= 取り組む課題 =
- a) プロジェクションボルトに関する文章のうち、「ところが、同図(A)のような」で始まる段落を、主な事実を残して箇条書きにまとめよ。
- b) プロジェクションボルトに関する文章の一部を、一字一句そのまま書き写せ。「しかしながら、円形断面とされ」を含む箇所から始め、「れよりも薄く設定されている。」で終えること。
- c) プロジェクションボルトに関する文章の続きを、最後に示された文の後から書き足せ。

= 読む文章 =
··········
この発明は、円形断面部材用プロジェクションボルトとその溶接方法に関している。
雄ねじが設けられた軸部と、この軸部と一体的に設けられたフランジ部と、このフランジ部の中央に設けた円形の溶着用突起とから構成されたプロジェクションボルトを、平坦な鋼板部品に電気抵抗溶接で溶着することが知られている。
特開平7−223078号公報
上述のような溶接においては、溶着用突起の溶融領域が平坦な鋼板部品の表面に沿って拡大して行くので、所定の加圧と溶融を付与することによって、フランジ部と鋼板部品との間に空隙が発生することがなく、所定の溶融範囲が確保さる。
しかしながら、円形断面とされた鉄製のパイプ材や中実の丸棒材の外筒面に、上述の構成とされたプロジェクションボルトを溶接する場合には、つぎのような問題がある。この点を図8にしたがって説明する。プロジェクションボルト1は、前記のように雄ねじが設けられた軸部2と、この軸部2と一体的に設けられたフランジ部3と、このフランジ部3の中央に設けた円形の溶着用突起4から構成されている。同図(A)の溶着用突起4は、その直径が軸部2の直径とほぼ同じであり、また、その厚さtはフランジ部3の厚さとほぼ同じかあるいはそれよりも薄く設定されている。
このような溶着用突起4を有するプロジェクションボルト1を(C)図に示すように、パイプ材5の外筒面6に電気抵抗溶接をすると、中央部分が正常に溶着する。符号7は、黒く塗りつぶして(同図(D)ではハッチング)図示した溶着部を示している。このような正常な溶着は、溶着用突起4の直径が軸部2の直径とほぼ同じであるために、円筒状の外筒面6に溶接しても溶着用突起4全体が溶着する。
ところが、同図(A)のようなプロジェクションボルト1であると、同図(D)に示すように、溶着部7の範囲が、パイプ材5の円周方向における幅S1およびパイプ材5の軸線方向における長さS2のいずれにおいても、十分な値でない。したがって、所定の溶接強度が確保できないという問題がある。このような問題は、円筒面に対して小さな円形の溶着用突起4を溶着することが原因になっている。
··········
= 空間推論の質問データ =
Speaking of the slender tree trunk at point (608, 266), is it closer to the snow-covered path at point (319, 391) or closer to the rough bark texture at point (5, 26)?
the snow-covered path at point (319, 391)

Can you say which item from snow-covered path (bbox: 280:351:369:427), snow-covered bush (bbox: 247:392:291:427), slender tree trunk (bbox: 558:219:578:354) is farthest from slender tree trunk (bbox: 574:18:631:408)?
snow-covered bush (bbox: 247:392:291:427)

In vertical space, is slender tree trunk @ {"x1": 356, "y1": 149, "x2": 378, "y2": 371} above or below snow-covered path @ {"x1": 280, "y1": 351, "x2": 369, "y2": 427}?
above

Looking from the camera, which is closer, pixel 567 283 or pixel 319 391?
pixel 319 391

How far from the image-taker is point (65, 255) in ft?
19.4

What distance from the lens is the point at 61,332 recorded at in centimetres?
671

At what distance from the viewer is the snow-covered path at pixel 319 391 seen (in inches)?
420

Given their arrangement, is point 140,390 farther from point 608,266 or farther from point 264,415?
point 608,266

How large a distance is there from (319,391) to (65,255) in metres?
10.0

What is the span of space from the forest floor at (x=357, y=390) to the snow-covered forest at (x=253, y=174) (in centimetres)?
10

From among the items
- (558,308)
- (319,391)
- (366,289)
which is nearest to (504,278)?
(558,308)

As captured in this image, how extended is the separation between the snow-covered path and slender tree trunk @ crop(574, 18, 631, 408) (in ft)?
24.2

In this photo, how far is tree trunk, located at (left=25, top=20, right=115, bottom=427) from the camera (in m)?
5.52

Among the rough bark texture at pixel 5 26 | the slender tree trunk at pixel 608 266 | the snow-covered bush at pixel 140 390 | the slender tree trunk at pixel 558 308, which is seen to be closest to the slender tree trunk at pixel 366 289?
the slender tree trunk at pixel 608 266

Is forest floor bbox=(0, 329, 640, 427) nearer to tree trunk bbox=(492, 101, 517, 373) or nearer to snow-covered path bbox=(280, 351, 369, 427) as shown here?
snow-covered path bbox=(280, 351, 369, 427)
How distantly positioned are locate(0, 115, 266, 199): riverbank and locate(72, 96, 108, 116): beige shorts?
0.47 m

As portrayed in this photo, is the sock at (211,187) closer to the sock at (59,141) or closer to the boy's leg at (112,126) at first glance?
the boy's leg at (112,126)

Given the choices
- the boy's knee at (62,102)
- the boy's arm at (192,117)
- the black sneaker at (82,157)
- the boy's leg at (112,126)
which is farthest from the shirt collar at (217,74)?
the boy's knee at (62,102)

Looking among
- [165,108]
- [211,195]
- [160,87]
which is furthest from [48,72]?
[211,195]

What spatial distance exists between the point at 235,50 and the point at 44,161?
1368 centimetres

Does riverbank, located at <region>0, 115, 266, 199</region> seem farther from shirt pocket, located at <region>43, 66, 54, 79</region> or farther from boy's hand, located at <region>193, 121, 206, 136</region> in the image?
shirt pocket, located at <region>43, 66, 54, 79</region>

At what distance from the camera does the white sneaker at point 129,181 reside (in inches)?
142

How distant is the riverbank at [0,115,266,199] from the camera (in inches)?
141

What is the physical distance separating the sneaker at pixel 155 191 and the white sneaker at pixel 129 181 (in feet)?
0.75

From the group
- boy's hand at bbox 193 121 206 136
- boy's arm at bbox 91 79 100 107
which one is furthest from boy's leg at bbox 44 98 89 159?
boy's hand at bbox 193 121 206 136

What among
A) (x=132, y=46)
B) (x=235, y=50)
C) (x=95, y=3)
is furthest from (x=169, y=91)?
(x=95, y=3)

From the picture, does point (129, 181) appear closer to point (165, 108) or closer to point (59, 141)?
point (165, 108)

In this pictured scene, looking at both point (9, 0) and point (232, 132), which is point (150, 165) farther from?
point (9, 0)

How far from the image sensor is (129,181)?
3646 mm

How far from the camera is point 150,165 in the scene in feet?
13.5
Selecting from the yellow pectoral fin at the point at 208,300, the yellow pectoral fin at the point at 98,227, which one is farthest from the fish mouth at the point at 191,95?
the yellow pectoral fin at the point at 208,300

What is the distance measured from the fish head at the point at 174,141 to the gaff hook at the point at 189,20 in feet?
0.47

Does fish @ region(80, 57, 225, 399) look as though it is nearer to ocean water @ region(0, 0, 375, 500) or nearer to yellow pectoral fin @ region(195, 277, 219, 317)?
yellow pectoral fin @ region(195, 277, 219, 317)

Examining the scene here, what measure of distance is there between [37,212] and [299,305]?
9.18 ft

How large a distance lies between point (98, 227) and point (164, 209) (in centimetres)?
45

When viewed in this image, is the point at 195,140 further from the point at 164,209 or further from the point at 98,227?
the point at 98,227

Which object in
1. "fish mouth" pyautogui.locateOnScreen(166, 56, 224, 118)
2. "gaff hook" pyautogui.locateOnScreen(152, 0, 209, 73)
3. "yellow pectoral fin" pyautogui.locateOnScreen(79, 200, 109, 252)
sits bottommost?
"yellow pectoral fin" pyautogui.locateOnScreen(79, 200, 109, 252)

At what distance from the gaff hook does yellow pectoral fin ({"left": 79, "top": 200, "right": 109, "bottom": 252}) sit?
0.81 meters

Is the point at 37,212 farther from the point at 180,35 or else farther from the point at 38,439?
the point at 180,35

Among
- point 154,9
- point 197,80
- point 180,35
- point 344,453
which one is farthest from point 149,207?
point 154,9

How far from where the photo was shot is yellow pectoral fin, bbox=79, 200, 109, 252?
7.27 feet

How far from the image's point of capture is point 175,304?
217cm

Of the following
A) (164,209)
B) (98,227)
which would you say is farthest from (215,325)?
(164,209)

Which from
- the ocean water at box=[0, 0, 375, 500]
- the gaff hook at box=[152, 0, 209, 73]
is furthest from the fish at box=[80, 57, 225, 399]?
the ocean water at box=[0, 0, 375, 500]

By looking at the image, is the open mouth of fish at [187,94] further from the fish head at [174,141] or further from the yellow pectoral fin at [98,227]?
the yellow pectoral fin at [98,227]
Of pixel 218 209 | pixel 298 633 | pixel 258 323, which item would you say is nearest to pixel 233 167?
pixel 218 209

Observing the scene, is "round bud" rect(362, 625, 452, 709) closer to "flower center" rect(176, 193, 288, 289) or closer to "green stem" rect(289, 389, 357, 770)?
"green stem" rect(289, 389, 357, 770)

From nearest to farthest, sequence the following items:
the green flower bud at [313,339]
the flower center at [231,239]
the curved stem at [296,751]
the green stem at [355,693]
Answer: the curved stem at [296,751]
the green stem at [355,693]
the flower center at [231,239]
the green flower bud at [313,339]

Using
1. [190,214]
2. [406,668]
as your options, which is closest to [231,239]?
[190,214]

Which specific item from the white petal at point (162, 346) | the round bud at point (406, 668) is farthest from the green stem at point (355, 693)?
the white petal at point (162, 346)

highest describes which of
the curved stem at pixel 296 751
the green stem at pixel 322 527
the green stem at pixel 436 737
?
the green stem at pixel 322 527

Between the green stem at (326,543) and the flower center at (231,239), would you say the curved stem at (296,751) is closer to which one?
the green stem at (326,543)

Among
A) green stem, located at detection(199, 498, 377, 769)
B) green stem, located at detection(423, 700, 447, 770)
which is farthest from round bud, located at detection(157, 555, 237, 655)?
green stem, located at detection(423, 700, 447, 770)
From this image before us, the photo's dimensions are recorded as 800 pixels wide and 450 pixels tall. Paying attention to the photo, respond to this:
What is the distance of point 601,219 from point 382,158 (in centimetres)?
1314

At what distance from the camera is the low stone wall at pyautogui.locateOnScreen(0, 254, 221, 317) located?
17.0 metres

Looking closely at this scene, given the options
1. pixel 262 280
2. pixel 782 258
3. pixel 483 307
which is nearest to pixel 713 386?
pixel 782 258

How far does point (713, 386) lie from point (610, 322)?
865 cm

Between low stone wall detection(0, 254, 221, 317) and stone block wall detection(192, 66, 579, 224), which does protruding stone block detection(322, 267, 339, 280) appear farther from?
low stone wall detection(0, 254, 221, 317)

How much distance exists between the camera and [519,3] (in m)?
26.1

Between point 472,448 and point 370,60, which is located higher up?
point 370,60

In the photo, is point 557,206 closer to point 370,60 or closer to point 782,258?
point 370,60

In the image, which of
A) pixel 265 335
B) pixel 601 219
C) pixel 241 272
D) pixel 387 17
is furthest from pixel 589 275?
··········
= 解答済みの課題 =
- a)
- 同図(A)のようなプロジェクションボルト1では、溶着部7の範囲が十分でない。
- 不十分なのは、パイプ材5の円周方向の幅S1と軸線方向の長さS2の両方である。
- そのため、所定の溶接強度が確保できない。
- 原因は、円筒面に小さな円形の溶着用突起4を溶着することにある。

- b)
しかしながら、円形断面とされた鉄製のパイプ材や中実の丸棒材の外筒面に、上述の構成とされたプロジェクションボルトを溶接する場合には、つぎのような問題がある。この点を図8にしたがって説明する。プロジェクションボルト1は、前記のように雄ねじが設けられた軸部2と、この軸部2と一体的に設けられたフランジ部3と、このフランジ部3の中央に設けた円形の溶着用突起4から構成されている。同図(A)の溶着用突起4は、その直径が軸部2の直径とほぼ同じであり、また、その厚さtはフランジ部3の厚さとほぼ同じかあるいはそれよりも薄く設定されている。

- c)
さらに、溶着部7から円周方向に向かって空隙8が形成されという問題がある。この空隙8は、溶着部7から円周方向に離れるにしたがって空隙寸法が次第に大きくなっている。また、同図(B)に示すプロジェクションボルト1の溶着用突起4は、(A)図に示す溶着用突起4をさらに扁平にして表面をなだらかな球面にしたものであるが、このような溶着用突起4をパイプ材5に溶接すると、円筒状の表面であるから溶融部分は中央部に限られて、やはり(C)図や(D)図に示すように、中央部分だけが溶着して空隙8ができてしまう。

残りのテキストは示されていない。